The handgun that investigators found in Anthony Robert Taglianetti II's car may be the weapon used to kill Clymer School Superintendent Keith L. Reed Jr. last week, Chautauqua County Sheriff Joseph Gerace said Saturday.

Forensics investigators have been combing through the vehicle Taglianetti was driving when he was pulled over by two members of the U.S. Marshals Fugitive Task Force – a marshal and a Harrisonburg, Va., police officer – at about 4 p.m. Friday near Shenandoah Valley National Park in Virginia.

The gun "could be the murder weapon," Gerace said, adding that forensic tests were already under way on the gun.

In addition, investigators found printed copies of emails between Taglianetti's wife and Reed in the car, a law enforcement source said.

Authorities believe Taglianetti, 42, a married father of four who lives in the northern Virginia suburb of Woodbridge, targeted Reed because he believed Reed was having an affair with his wife, Mary Jenks Taglianetti, who has ties to Saratoga County. Reed had met Taglianetti's wife online, possibly when she was separated from Taglianetti.

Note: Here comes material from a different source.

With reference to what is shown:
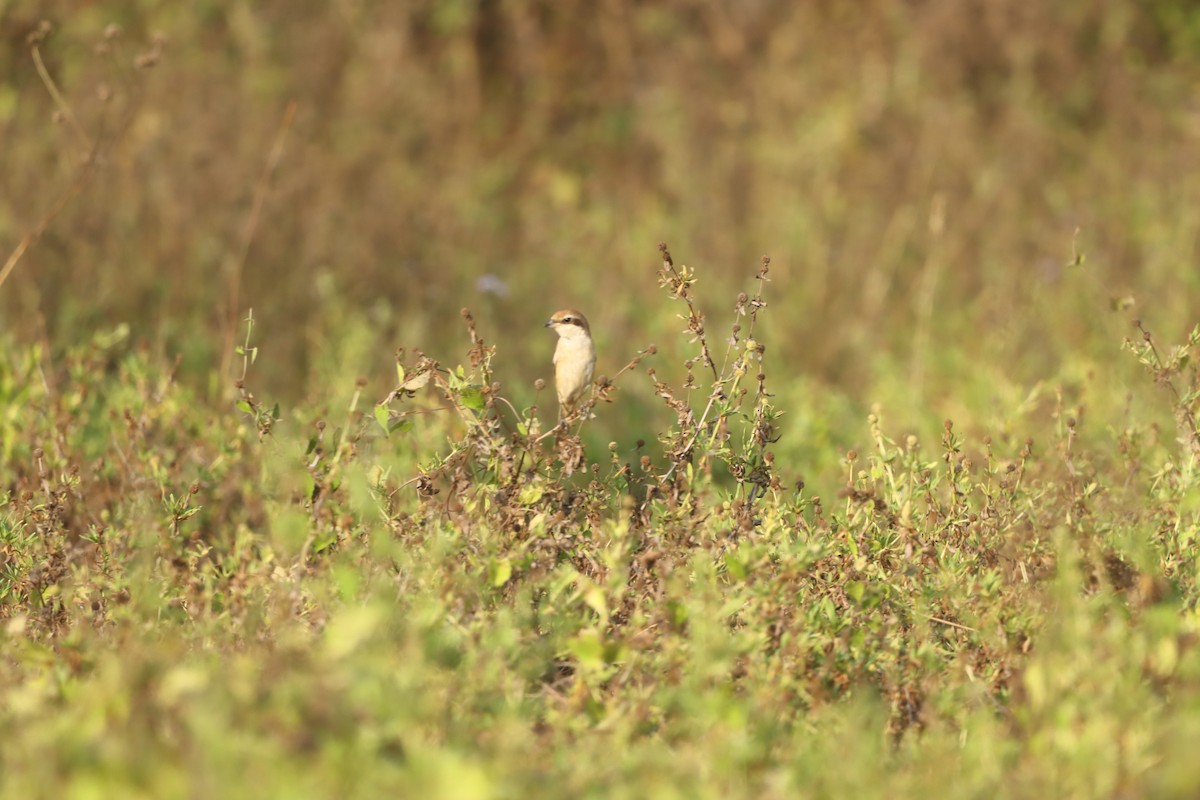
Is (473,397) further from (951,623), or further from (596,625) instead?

The emails, described by one source as "intimate," had been sent recently.

Taglianetti found them a couple of days before he drove from Virginia to Clymer, where he allegedly shot Reed on the night of Sept. 21, sources said.

Reed's body was found three days later on his property, by a Chautauqua County Sheriff's K-9 unit. He had been reported missing the previous day.

Reed's brother told the Associated Press on Saturday he believed that his brother didn't know that the woman he met online was married. Kevin Reed said a social networking profile listed her as divorced. She didn't respond to a message seeking comment.

Reed, the divorced father of three daughters, had been scheduled to attend a school superintendents conference in Saratoga Springs on the weekend after he was shot.

Mary Taglianetti called law enforcement in Chautauqua County on Wednesday to report that she believed her husband was the killer. Law enforcement from Western New York to Virginia soon were alerted to be on the lookout for Taglianetti and his car, a Buick Century loaded with camping and survival gear. A wanted poster described him as an ex-Marine who should be considered "extremely dangerous." He was also known to be an avid outdoorsman capable of surviving outdoors.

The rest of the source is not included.